И она пошла в комнату укладывать его вещи. Когда Зиги Бернгард впервые увидел гранату, он у прямо стиснул зубы, неуверенно взял ее в руку, дернул за проволочку, швырнул и стал торопливо считать и никак не мог дождаться, когда же граната, наконец, взорвется.
Только бы подальше она отлетела, только бы подальше. Он весь съежился в ожидании взрыва. Но взрыва не последовало. Зиги недостаточно сильно дернул проволочку, и граната не разорвалась. Она взорвалась после второго броска, и все похлопывали его по плечу и говорили:
— Видишь, малыш, все идет как надо. Только спокойнее!
Да, он не отставал от других. Карабкался через стенку, бегал по огромному полю, ползал по грязи, старался даже отличаться, этот малыш Зиги. Да, он не отставал от других.

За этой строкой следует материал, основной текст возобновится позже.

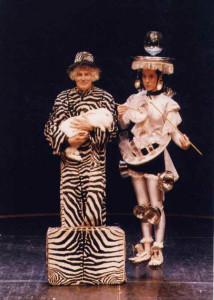 21. Zebra e piattini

Плотно стиснув зубы, сносил все до той самой минуты, когда понял, что унтер Шлопке, назначенный самим генералом, больше не вернется.
Тогда-то и рухнула воздвигнутая с таким трудом стена товарищеской солидарности, ее размыли потоки слез. Зиги слышал где-то вдали орудийные выстрелы, и в душе у него был только страх. Но вместо обычного сочувствия он натолкнулся на презрение.
Тогда в нем закипела ярость. Он перестал плакать. О! Зиги еще покажет им, что он за парень, он еще покажет… Стоило ему успокоиться, как все опять стали ласковы с ним.
Но все равно он им покажет. У него появился аппетит, и он принялся уплетать колбасу. И вдруг самолеты. Он испугался до смерти. Он видел, что все попадали на землю. И тут перед его глазами разверзлась пропасть.
«Ложись скорее, идиот! — твердил ему рассудок. — Скорей ложись!»
Но Зиги не внял голосу рассудка. Перед глазами стояли все та же пропасть и рыцарь Курциус.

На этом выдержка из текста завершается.